SUPPLIED MATERIAL start

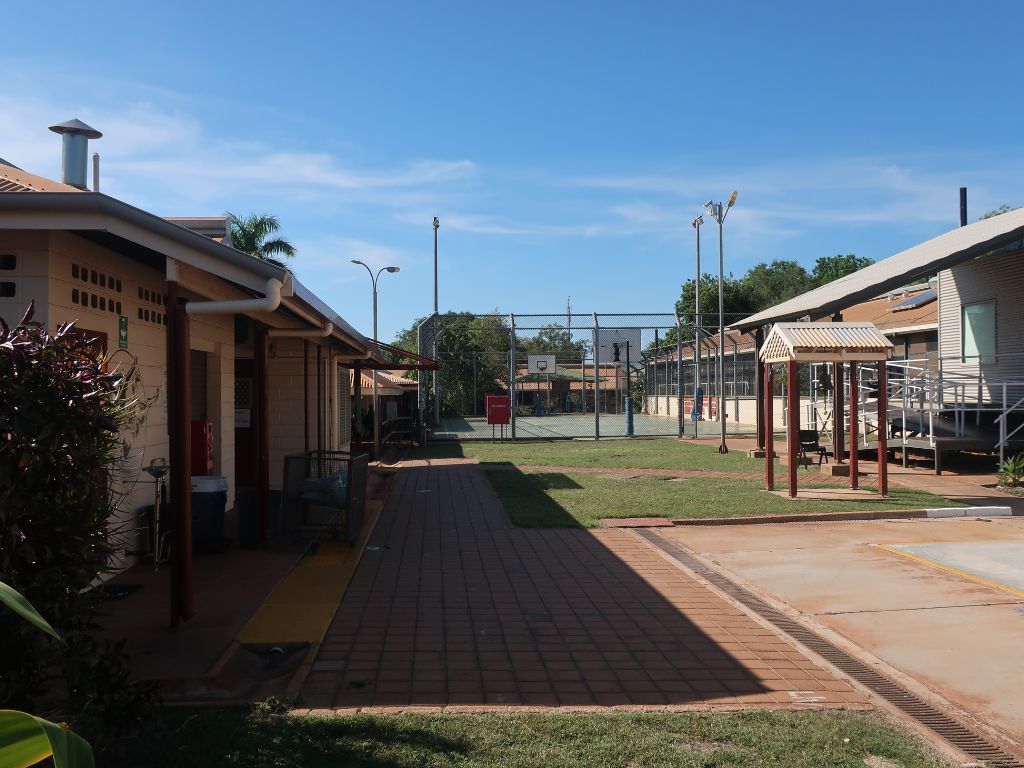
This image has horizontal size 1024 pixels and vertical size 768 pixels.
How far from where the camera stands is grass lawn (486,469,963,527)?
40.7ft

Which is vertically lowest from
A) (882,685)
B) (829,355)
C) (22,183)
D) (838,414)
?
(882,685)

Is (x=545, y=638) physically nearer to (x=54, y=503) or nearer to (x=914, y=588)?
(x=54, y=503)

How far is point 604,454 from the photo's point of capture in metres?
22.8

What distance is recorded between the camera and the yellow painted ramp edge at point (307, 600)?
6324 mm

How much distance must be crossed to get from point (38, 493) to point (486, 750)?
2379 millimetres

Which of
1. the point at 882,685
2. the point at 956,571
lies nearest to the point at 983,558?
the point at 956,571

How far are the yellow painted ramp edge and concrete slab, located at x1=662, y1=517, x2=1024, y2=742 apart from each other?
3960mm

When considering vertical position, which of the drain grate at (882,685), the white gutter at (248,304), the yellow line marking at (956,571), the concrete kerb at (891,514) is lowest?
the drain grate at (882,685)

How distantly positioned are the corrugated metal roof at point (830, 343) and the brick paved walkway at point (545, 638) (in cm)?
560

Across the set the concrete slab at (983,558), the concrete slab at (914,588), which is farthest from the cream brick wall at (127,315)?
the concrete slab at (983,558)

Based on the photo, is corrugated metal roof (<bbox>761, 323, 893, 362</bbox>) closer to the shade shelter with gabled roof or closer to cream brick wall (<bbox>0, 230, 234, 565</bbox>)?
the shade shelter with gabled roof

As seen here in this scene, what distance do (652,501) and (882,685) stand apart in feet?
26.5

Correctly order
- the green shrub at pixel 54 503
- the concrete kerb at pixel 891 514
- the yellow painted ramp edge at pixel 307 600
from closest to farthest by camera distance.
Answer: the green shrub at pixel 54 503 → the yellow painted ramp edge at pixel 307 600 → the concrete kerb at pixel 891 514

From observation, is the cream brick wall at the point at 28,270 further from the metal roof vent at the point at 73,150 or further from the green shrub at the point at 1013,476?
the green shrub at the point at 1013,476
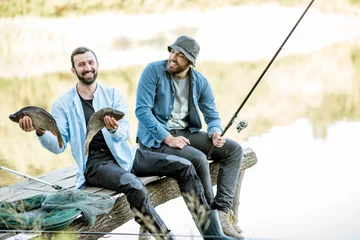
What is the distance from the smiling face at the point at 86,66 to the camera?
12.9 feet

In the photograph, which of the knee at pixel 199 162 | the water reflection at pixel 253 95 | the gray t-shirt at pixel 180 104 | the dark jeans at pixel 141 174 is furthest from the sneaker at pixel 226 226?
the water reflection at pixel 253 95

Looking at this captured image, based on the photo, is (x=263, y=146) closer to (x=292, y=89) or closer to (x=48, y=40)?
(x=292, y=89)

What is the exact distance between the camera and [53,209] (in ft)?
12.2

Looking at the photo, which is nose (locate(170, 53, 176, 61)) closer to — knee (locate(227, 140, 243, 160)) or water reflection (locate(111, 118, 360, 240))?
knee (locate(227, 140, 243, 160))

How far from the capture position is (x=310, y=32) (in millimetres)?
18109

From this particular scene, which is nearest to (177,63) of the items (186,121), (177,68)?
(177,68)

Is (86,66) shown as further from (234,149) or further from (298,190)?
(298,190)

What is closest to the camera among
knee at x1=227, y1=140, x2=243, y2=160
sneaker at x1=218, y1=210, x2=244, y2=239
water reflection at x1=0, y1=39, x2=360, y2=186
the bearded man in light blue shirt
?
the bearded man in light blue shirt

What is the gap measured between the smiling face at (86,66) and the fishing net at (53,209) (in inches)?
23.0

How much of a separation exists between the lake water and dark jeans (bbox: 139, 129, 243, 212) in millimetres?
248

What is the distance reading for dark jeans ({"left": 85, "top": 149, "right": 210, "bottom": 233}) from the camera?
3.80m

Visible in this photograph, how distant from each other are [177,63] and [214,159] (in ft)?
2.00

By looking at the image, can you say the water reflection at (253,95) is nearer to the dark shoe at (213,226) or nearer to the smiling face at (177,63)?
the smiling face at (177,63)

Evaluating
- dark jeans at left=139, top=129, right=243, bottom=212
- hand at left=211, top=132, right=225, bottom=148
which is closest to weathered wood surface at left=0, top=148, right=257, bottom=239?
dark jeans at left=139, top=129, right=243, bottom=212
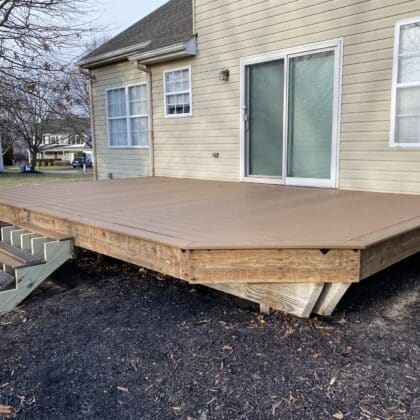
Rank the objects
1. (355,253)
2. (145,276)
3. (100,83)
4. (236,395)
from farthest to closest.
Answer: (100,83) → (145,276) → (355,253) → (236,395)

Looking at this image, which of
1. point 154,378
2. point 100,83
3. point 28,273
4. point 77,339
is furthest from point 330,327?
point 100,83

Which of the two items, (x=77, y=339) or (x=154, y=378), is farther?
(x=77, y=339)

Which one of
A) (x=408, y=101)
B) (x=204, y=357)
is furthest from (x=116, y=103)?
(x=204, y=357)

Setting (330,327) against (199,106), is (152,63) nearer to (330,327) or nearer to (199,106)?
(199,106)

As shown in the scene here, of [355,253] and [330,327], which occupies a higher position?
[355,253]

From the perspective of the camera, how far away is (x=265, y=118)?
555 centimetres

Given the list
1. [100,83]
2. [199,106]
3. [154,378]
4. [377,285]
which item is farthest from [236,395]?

SUPPLIED MATERIAL end

▶ DIRECTION
Reproduce all of the material above with "sheet metal roof" substituted for every occurrence of "corrugated metal roof", leaving everything else unchanged. Omit the pictures from your answer.

▶ RESULT OF THIS EXERCISE
This image has horizontal size 1024 pixels and vertical size 768 pixels.
How far from where the camera stands is grass lawn (486,469,963,527)?
40.7ft

Which is vertically lowest from
A) (882,685)
B) (829,355)
C) (22,183)
D) (838,414)
?
(882,685)

Is (x=545, y=638) physically nearer to (x=54, y=503) or nearer to (x=914, y=588)?
(x=54, y=503)

How far is point 604,454 from the photo's point of capture in metres?
22.8

What distance is recorded between the camera and the yellow painted ramp edge at point (307, 600)?
6324 mm

How much distance must be crossed to get from point (38, 493) to point (486, 750)?
2379 millimetres

Which of
1. the point at 882,685
2. the point at 956,571
lies nearest to the point at 983,558?
the point at 956,571

How far are the yellow painted ramp edge and concrete slab, located at x1=662, y1=517, x2=1024, y2=742 apart from each other?
3960mm

When considering vertical position, which of the drain grate at (882,685), the white gutter at (248,304), the yellow line marking at (956,571), the concrete kerb at (891,514) is lowest?
the drain grate at (882,685)

How distantly positioned are the sheet metal roof at point (830, 343) and the brick paved walkway at point (545, 638) (in cm)?
560

Across the set the concrete slab at (983,558), the concrete slab at (914,588), which is farthest from the cream brick wall at (127,315)?
the concrete slab at (983,558)

Based on the photo, is sheet metal roof (<bbox>761, 323, 893, 362</bbox>) closer to the shade shelter with gabled roof or closer to cream brick wall (<bbox>0, 230, 234, 565</bbox>)?
the shade shelter with gabled roof

As seen here in this scene, what distance do (652,501) and (882,685) stand apart in feet?
26.5

Correctly order
- the green shrub at pixel 54 503
- the concrete kerb at pixel 891 514
- the yellow painted ramp edge at pixel 307 600
from closest to farthest by camera distance.
Answer: the green shrub at pixel 54 503 → the yellow painted ramp edge at pixel 307 600 → the concrete kerb at pixel 891 514

From observation, is the cream brick wall at the point at 28,270 further from the metal roof vent at the point at 73,150 or further from the green shrub at the point at 1013,476?
the green shrub at the point at 1013,476
What is the distance from the smiling face at the point at 86,66 to the camera?
12.9 feet

In the photograph, which of the knee at pixel 199 162 | the water reflection at pixel 253 95 | the gray t-shirt at pixel 180 104 | the dark jeans at pixel 141 174 is furthest from the sneaker at pixel 226 226?
the water reflection at pixel 253 95

Looking at this captured image, based on the photo, is (x=263, y=146) closer to (x=292, y=89) or closer to (x=48, y=40)?
(x=292, y=89)

What is the exact distance between the camera and [53,209] (in ft)?
12.2

Looking at the photo, which is nose (locate(170, 53, 176, 61)) closer to — knee (locate(227, 140, 243, 160)) or water reflection (locate(111, 118, 360, 240))?
knee (locate(227, 140, 243, 160))

How far from the capture position is (x=310, y=32) (in millimetres)?
18109

From this particular scene, which is nearest to (177,63) of the items (186,121), (177,68)?
(177,68)

Is (86,66) shown as further from (234,149) or further from (298,190)?
(298,190)

What is closest to the camera among
knee at x1=227, y1=140, x2=243, y2=160
sneaker at x1=218, y1=210, x2=244, y2=239
water reflection at x1=0, y1=39, x2=360, y2=186
the bearded man in light blue shirt
?
the bearded man in light blue shirt

What is the gap measured between the smiling face at (86,66) and the fishing net at (53,209) (in inches)?
23.0

How much of a separation exists between the lake water and dark jeans (bbox: 139, 129, 243, 212) in millimetres?
248

What is the distance reading for dark jeans ({"left": 85, "top": 149, "right": 210, "bottom": 233}) from the camera?
3.80m

Visible in this photograph, how distant from each other are [177,63] and [214,159] (in ft)?
2.00

By looking at the image, can you say the water reflection at (253,95) is nearer to the dark shoe at (213,226) or nearer to the smiling face at (177,63)?
the smiling face at (177,63)

Evaluating
- dark jeans at left=139, top=129, right=243, bottom=212
- hand at left=211, top=132, right=225, bottom=148
which is closest to weathered wood surface at left=0, top=148, right=257, bottom=239?
dark jeans at left=139, top=129, right=243, bottom=212
Rank the objects
1. (355,253)
2. (145,276)
3. (100,83)
4. (236,395)
from farthest to closest.
Answer: (100,83) → (145,276) → (355,253) → (236,395)

Looking at this image, which of
1. point 154,378
2. point 100,83
3. point 28,273
4. point 77,339
is furthest from point 330,327?
point 100,83

Which of the two items, (x=77, y=339) or (x=154, y=378), is farther?
(x=77, y=339)

Which one of
A) (x=408, y=101)
B) (x=204, y=357)
is furthest from (x=116, y=103)?
(x=204, y=357)

Setting (330,327) against (199,106), is (152,63) nearer to (330,327) or nearer to (199,106)?
(199,106)

As shown in the scene here, of [355,253] and [330,327], which occupies a higher position?
[355,253]

From the perspective of the camera, how far away is (x=265, y=118)?
555 centimetres

Given the list
1. [100,83]
2. [199,106]
3. [154,378]
4. [377,285]
which item is farthest from [236,395]?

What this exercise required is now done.